### [EXERCISE DIRECTIONS]
Please list every place or attraction that the Rotorua travel post below calls by a proper name.

7th June 2013 22:32
If you're planning on visiting Rotorua, do so with a clothes peg firmly clamped over your nostrils. It whiffs a little...
It's not due to the locals having eaten too many baked beans, but the thermal activity in the area producing hydrogen sulphide emissions, which smell like rotten eggs. While I guess this may put some people off, the novelty of walking around town and encountering bubbling pools of mud and steaming chasms does more than make up for it.
The city itself is not very busy, and has some nice architecture and buildings to admire while exploring. However, the main event really is the thermal "goings-on". There was one point where an area in Sulphur Bay was cordoned off and signs warned people not to pass beyond that point as the deceptively hard surface was actually very thin, and there was a danger of it cracking underfoot and you getting scalded by ridiculously hot steam rising from below. I watched as some people blatantly ignored this and began wandering all over the area past the barrier. I secretly hoped for the ground to crack beneath them as a consequence of their idiocy, but alas – no joy. I continued my wandering in disappointment.
A short way outside the city (but, predictably far enough that I'd have to pay for a shuttle/day tour thing!) is the Wai-O-Tapu Thermal Wonderland! I know, it sounds a little overhyped... but it is pretty good, and certainly on another level to the small, bubbling mud pools immediately surrounding the city. One thing that was a little underwhelming, and didn't exactly live up to the "Wonderland" title was the Lady Knox geyser. It promised an "eruption" every day at 10am, which we arrived for in plenty of time on the minibus. Now I don't know about you, but when I hear the word eruption I expect something pretty violent, maybe powerful enough to blow the front row of tourists 10 feet back in the air with a loud, explosive bang! It was incredibly disappointing, it quietly spurted some water and steam (admittedly) fairly high into the air, but it was all rather tame for my liking.
The rest of the wonderland was filled with a bit more wonder though... the huge variety of amazing, natural colours on display if nothing else.
After arriving back in town at the end of the thermal wonderland trip, I was keen to visit the Wingspan National Bird of Prey Centre. This is a little known "attraction" in the area, as they don't market themselves as a tourist destination as such. Indeed, when I'd previously asked about them in the iSite visitor's centre, they hadn't heard of them before. They're actually a conservation, education and research organisation for birds of prey. Every day at a set time, they provide a flying display of their birds which I really wanted to catch. I'd enjoyed the one I'd seen at the koala sanctuary in Brisbane, but that wasn't really the main attraction and hadn't lasted very long.
Unfortunately, once again I was at a disadvantage not having my own transportation. I had to resort to catching a taxi as walking all the way would have made me late for the display. I realise this makes me sound like a complete cheapskate, but when you're backpacking (especially as it was near the end of my trip!) I had to watch the pennies pretty closely! Anyway, I made it in good time, and after having a look around their large aviary, I settled down with the other people there (only around seven or eight people, it was great!) to watch the display.
We were also allowed to hold the birds, which was rather awesome. I've now decided I need to own a bird of prey at some point. You can train them to attack annoying kids, right? It can also sit on my shoulder while I'm sailing my boat. Sod the parrot.

### [ENTRIES PROVIDED]

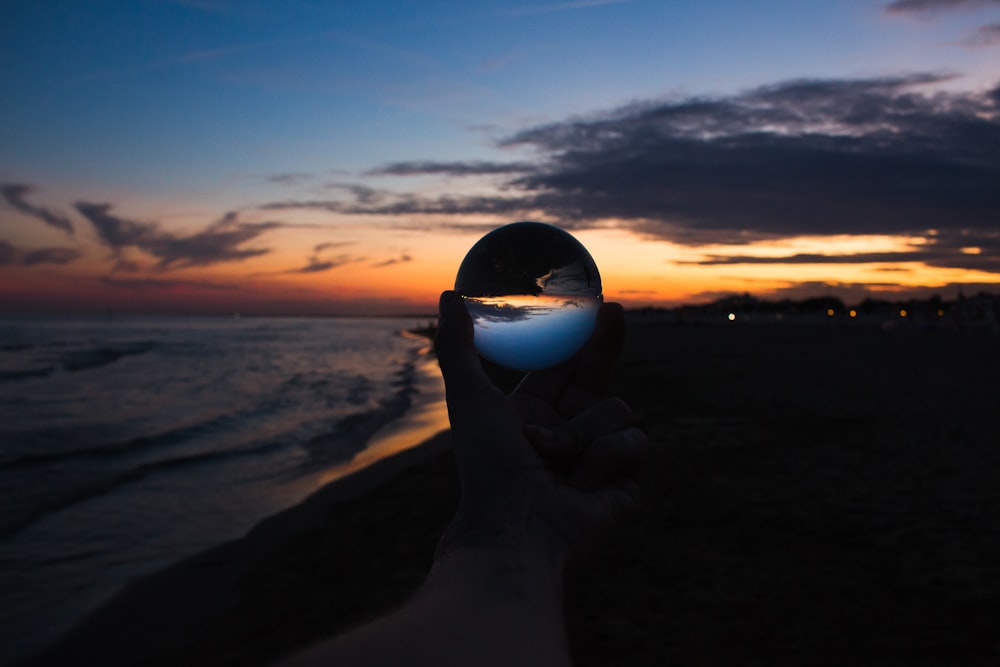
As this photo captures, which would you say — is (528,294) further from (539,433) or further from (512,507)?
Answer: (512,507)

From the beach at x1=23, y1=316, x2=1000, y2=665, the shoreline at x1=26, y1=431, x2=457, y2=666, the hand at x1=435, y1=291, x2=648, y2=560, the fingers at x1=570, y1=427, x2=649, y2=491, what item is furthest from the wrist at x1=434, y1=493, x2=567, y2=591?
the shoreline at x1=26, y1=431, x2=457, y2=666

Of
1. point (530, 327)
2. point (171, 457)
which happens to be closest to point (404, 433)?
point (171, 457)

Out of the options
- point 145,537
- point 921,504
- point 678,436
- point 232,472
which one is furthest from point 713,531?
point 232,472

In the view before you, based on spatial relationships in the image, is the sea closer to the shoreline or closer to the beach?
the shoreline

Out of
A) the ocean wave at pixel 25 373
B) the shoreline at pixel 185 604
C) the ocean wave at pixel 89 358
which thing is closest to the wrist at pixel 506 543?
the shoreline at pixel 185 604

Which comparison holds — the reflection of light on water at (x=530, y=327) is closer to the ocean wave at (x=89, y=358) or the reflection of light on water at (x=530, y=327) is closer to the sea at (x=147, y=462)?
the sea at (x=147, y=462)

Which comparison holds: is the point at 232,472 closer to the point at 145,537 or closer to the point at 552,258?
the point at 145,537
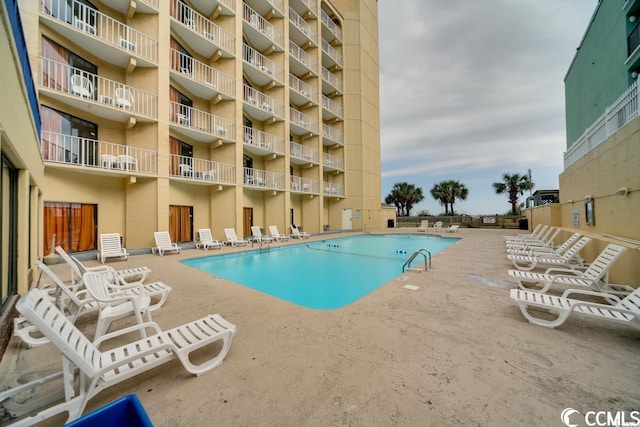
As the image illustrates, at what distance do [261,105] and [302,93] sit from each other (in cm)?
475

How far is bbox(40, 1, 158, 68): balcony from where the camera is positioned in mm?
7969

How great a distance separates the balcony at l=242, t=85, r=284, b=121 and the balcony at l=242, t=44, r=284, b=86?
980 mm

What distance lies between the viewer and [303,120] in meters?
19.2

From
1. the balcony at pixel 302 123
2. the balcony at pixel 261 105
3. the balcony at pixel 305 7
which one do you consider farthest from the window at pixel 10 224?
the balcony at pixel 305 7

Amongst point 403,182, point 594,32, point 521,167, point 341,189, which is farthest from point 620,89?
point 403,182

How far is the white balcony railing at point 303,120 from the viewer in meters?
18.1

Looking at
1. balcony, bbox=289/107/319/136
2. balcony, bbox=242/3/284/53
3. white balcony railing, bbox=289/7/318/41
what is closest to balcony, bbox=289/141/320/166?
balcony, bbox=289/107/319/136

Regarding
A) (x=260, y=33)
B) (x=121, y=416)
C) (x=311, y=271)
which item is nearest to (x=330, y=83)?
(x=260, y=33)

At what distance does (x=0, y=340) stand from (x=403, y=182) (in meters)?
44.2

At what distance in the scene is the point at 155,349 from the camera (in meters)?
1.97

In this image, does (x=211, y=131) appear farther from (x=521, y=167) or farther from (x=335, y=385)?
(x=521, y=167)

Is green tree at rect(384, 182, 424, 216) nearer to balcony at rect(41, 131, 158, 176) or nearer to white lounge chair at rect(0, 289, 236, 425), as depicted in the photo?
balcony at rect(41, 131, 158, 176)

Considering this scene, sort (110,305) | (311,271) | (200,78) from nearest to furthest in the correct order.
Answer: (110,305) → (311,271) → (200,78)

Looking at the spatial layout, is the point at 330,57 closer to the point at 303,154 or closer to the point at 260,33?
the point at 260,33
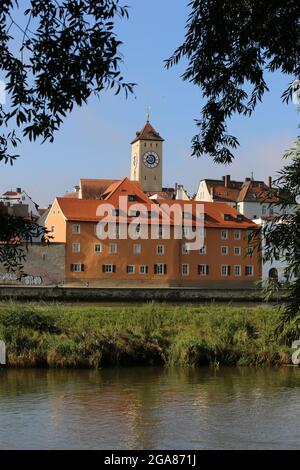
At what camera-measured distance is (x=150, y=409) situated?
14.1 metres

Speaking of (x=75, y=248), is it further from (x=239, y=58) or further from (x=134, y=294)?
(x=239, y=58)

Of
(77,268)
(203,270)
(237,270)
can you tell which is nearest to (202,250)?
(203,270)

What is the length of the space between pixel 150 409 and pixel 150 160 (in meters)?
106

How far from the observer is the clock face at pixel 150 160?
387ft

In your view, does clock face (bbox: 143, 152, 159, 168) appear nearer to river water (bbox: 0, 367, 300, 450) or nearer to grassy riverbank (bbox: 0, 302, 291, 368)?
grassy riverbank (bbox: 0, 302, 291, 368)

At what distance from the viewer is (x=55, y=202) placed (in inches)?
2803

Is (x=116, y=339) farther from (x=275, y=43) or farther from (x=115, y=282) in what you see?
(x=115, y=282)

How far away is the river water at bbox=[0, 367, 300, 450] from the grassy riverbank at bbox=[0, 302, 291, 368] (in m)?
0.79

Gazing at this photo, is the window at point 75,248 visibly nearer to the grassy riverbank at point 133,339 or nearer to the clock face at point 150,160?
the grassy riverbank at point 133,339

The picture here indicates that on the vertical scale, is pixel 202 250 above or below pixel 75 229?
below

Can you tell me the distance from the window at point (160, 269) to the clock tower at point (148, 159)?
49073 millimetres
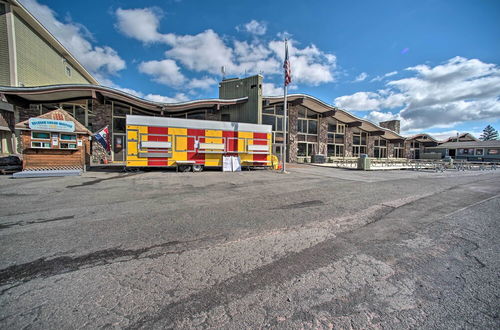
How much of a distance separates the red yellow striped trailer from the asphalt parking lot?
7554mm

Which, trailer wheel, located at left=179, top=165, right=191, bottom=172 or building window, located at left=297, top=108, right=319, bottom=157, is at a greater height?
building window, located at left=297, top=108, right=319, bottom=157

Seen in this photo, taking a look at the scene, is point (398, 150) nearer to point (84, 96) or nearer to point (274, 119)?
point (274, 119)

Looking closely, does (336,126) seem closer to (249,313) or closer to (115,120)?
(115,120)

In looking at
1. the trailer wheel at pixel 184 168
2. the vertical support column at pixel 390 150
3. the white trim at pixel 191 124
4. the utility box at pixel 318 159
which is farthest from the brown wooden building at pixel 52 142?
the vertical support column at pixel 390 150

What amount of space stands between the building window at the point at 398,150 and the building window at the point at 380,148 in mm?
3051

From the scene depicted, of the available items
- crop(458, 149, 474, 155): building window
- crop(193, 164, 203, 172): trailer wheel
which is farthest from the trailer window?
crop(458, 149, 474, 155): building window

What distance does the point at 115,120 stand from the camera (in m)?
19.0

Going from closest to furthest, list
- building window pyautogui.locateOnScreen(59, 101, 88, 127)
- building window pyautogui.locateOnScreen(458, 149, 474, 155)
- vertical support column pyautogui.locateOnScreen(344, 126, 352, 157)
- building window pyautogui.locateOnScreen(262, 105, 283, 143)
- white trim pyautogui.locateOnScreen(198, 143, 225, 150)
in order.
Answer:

### [OUTPUT OF THE EXERCISE]
- Rotorua
- Sulphur Bay
- Wai-O-Tapu Thermal Wonderland
- Lady Knox geyser
- Wingspan National Bird of Prey Centre
- iSite visitor's centre
- Brisbane